In Asia, market performance is mixed on Tuesday morning. Australia’s ASX 200 indices dipped almost 2% after coming back from the local holiday, with the miners led the decline which dragged the benchmark to a five-week low. Japanese shares rose slightly to track Wall Street gains overnight, however, concerns over the lockdown in China capped their ascend. Likewise, both the Chinese and HK equities recovered partially from yesterday’s huge losses, to advance 1.41% (CSI 300 Index) and 1.89% (Hang Seng Index) respectively at the mid-day break. The Chinese central bank (PBoC) decided to lower the forex deposits reserve requirement ratio (RRR) by 1% starting from 15th May, which signals the market that they do not want to see a rapid depreciation of the RMB.

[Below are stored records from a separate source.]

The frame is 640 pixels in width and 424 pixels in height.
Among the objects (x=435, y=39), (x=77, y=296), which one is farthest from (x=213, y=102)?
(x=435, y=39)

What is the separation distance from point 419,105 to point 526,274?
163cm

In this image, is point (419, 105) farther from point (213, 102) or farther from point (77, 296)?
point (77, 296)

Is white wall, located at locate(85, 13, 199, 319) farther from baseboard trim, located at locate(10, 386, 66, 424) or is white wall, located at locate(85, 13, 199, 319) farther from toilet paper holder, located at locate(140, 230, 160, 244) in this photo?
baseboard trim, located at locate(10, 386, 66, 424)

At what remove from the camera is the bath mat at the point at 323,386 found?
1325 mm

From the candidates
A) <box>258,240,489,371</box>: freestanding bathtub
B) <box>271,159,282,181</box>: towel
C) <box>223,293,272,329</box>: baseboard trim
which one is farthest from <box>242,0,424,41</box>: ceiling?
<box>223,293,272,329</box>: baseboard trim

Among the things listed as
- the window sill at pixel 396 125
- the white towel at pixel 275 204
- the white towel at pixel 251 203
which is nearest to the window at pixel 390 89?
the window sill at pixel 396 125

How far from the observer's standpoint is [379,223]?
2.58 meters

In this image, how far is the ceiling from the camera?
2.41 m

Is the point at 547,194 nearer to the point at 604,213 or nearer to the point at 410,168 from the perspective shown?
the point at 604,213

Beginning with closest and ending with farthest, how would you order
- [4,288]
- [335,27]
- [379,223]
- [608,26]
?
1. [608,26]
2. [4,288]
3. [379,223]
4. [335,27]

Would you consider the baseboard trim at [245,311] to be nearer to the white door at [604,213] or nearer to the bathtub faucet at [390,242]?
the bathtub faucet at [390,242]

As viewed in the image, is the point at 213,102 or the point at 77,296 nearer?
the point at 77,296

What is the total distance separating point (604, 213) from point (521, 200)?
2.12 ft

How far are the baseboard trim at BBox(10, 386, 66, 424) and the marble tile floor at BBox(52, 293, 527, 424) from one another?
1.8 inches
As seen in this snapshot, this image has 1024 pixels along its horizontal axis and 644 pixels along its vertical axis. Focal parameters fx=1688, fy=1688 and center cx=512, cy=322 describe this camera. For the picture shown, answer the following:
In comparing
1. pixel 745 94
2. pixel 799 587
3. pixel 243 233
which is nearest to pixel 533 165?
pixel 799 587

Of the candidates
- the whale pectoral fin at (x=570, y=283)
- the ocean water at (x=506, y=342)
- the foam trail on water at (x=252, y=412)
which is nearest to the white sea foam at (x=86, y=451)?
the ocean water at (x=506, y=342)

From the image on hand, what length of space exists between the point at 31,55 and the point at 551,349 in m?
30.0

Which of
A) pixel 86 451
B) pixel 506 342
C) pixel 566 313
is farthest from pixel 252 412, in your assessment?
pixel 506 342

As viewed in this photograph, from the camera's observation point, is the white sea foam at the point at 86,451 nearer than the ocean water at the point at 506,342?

Oil price stabilized from the recent decline, with the price of Brent crude settled at $102.817 per barrel yesterday. Gold price dipped below $1,900 per ounce but managed to recover from the losses to currently trade at $1,903.50. U.S. dollar rallied to its highest level since March 2020, with the dollar index rose to a high of 101.86 as higher interest rates attracted investors to purchase more dollar-denominated investments. On the other hand, Indonesia banned the exports of edible oil which has further exacerbated the global food inflation threat as they are the world’s biggest exporter of palm oil.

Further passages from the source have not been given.